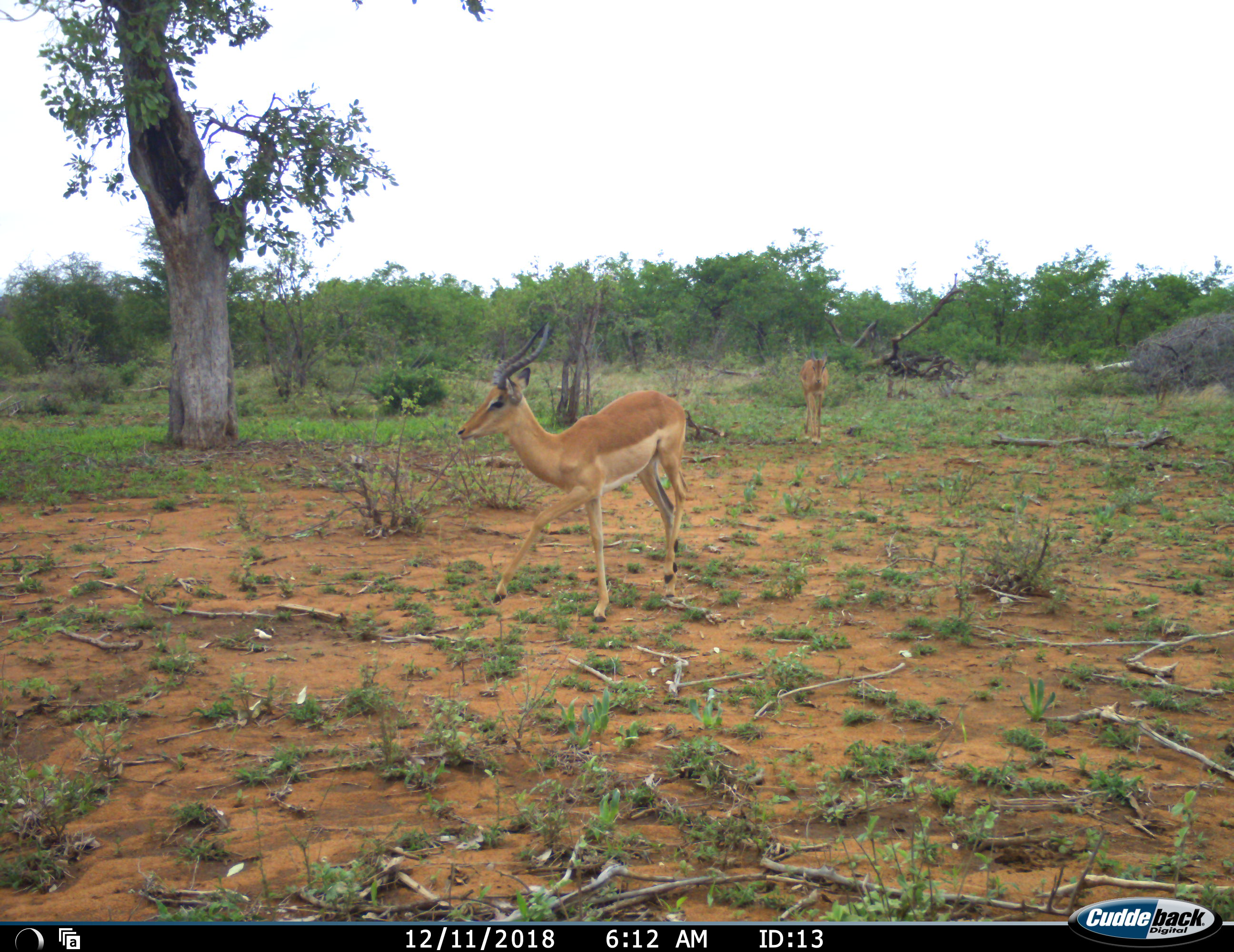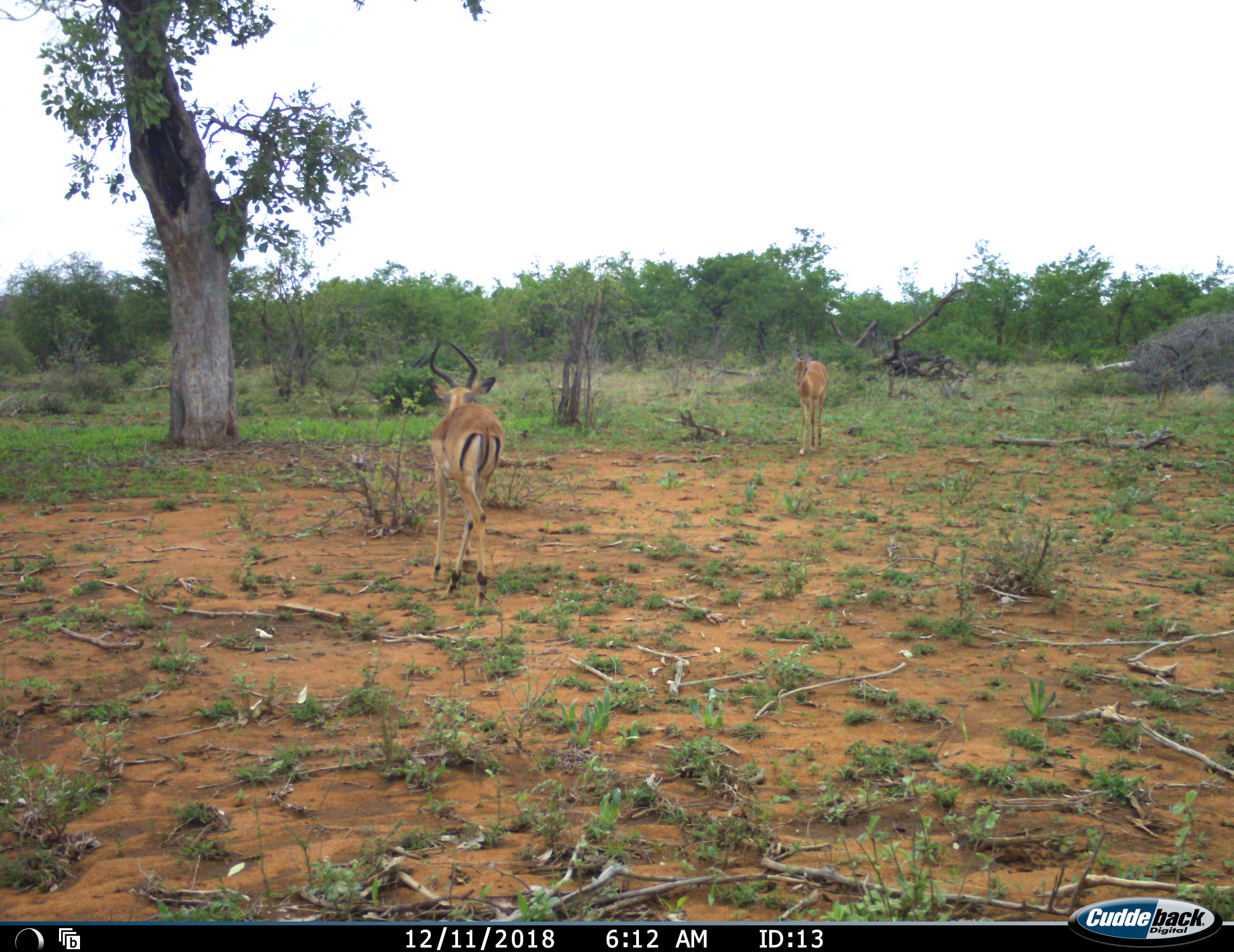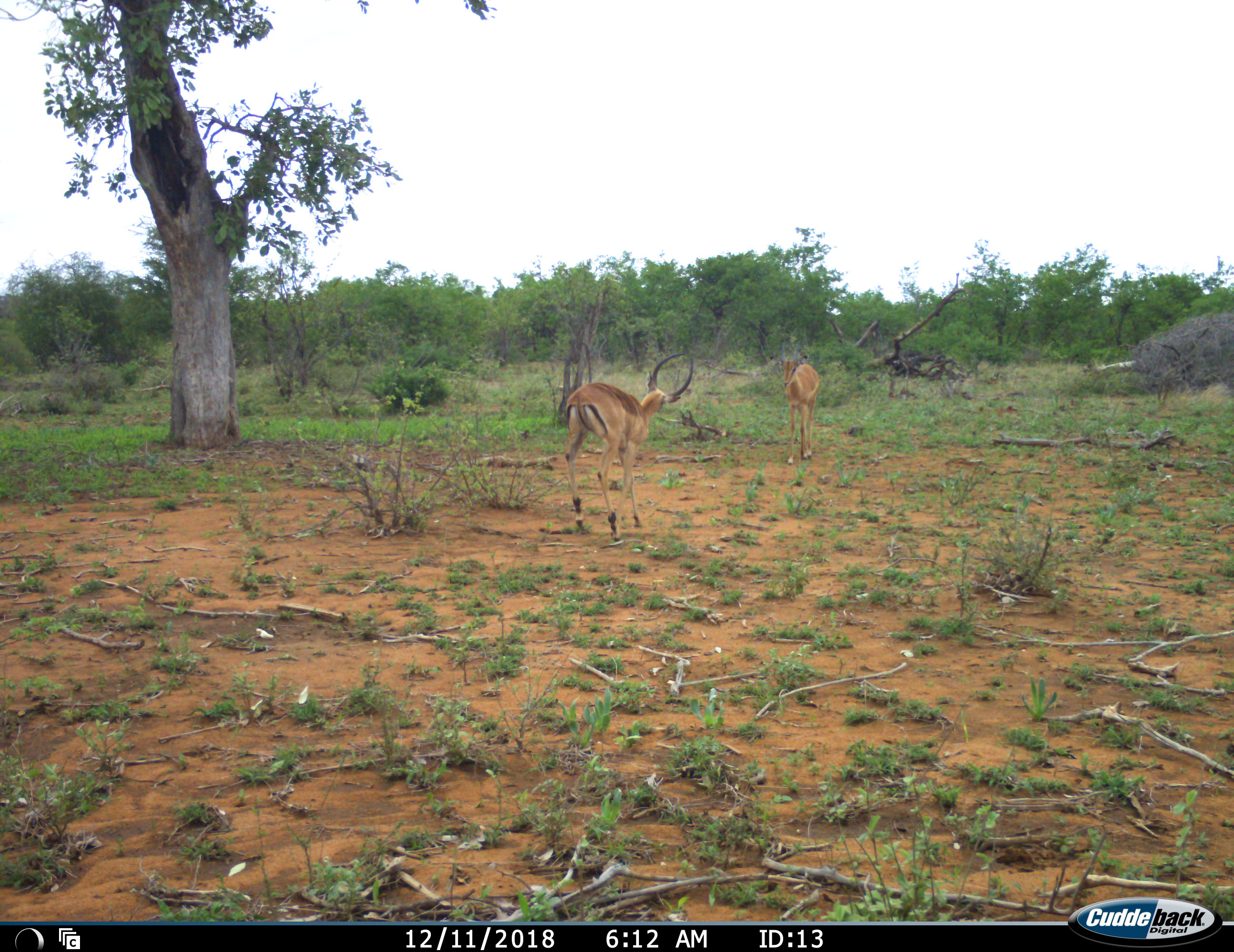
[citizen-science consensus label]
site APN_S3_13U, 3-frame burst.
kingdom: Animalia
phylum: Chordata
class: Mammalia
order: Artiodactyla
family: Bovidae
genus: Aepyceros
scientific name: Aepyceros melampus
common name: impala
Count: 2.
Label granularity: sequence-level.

## PROBLEM DETAILS
Reproduce, exactly and with nothing added, the lines from the one that includes "phylum: Chordata" through the last line of the material.

## WRITTEN SOLUTION
phylum: Chordata
class: Mammalia
order: Artiodactyla
family: Bovidae
genus: Aepyceros
scientific name: Aepyceros melampus
common name: impala
Count: 2.
Label granularity: sequence-level.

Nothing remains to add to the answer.